社労士は年1回・広範囲・科目別基準点という長期戦で、生活に学習を置く設計がないと続きにくい。意志ではなく仕組みの問題として捉える。
| 選択肢 | 判定 | 理由 |
|---|---|---|
| 1 | ✗ 誤り | 意志の問題にしない |
| 2 | ✓ 正解 | 長期戦に仕組み不足 |
| 3 | ✗ 誤り | 気分頼みは続かない |
| 4 | ✗ 誤り | 設計で解ける問題だ |
続ける設計の考え方として、適切なものはどれか。
- やる気が高い日を基準に量を決めておく
- 大目標だけ決め日々の最小単位は持たない
- 低調な日でも越えられる最小単位を持つ
- 途切れたら設計を最初から作り直すべき
解答は 3 である。
続く設計の柱は、低調な日でも越えられる最小単位、既存習慣へのひも付け、再開ルール。高い基準を時々ではなく、低い基準を毎日が長く進む。
| 選択肢 | 判定 | 理由 |
|---|---|---|
| 1 | ✗ 誤り | 高い日基準は離脱要因 |
| 2 | ✗ 誤り | 最小単位がないと不安定 |
| 3 | ✓ 正解 | 低い最小単位を毎日 |
| 4 | ✗ 誤り | 再開ルールで戻ればよい |
社労士で続ける対象についての設計として、的確なものはどれか。
- 得意な科目だけを気分で続ければよい
- 苦手科目は直前まで触れずに放置する
- 一気にまとめて学べば間隔は不要である
- 科目別基準点ゆえ全科目を薄く続ける
解答は 4 である。
科目別基準点があるため、続ける対象は得意科目だけでなく全科目。間隔をあけ全科目を薄く回す設計が、続けやすさと定着の両面で理にかなう。
| 選択肢 | 判定 | 理由 |
|---|---|---|
| 1 | ✗ 誤り | 偏重は構造とずれる |
| 2 | ✗ 誤り | 苦手放置は基準点で響く |
| 3 | ✗ 誤り | 間隔反復が定着に有利 |
| 4 | ✓ 正解 | 全科目を薄く続ける |
続かない原因が自分の内側ではなく設計にあると分かって、責める相手がいなくなったなら、編集部としてはとても嬉しいです。
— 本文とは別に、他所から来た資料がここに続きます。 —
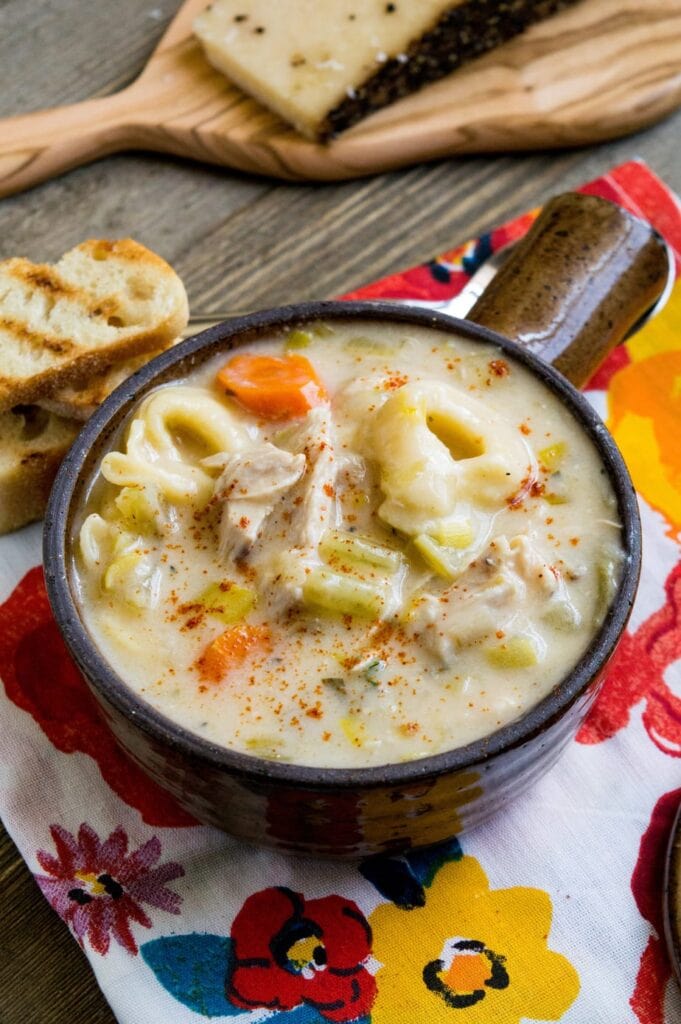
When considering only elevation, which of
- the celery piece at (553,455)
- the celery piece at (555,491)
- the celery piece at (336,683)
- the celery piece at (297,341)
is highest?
the celery piece at (297,341)

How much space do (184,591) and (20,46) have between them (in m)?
2.37

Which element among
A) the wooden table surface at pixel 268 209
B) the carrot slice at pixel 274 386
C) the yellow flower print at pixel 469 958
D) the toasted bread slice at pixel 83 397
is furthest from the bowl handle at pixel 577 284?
the yellow flower print at pixel 469 958

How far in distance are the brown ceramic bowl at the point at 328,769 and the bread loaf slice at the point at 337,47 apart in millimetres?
1399

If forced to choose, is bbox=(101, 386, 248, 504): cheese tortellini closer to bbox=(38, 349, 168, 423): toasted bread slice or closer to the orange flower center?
bbox=(38, 349, 168, 423): toasted bread slice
「最小単位を毎日」という続け方を試してみたいと感じたら、シカクエは一問解いて終わってもいい設計で使えます。続かないを設計で解く、その戻り先として。
もちろん、まずは手持ちのテキストで「一論点だけ」を既存の習慣にくっつけてみるのも確かな一歩です。今日うまくいかなくても、明日また一問に戻れれば、それで設計は機能しています。続かないのは、あなたが弱いからではありません。長期戦に合う設計を、まだ置いていなかっただけ。最小単位を低くし、引き金を決め、戻る一手を用意し、対象を全科目に薄く行き渡らせる。その設計さえ手元にあれば、続けることは、気合や性格の話ではなく、組み替えのきく仕組みの話になります。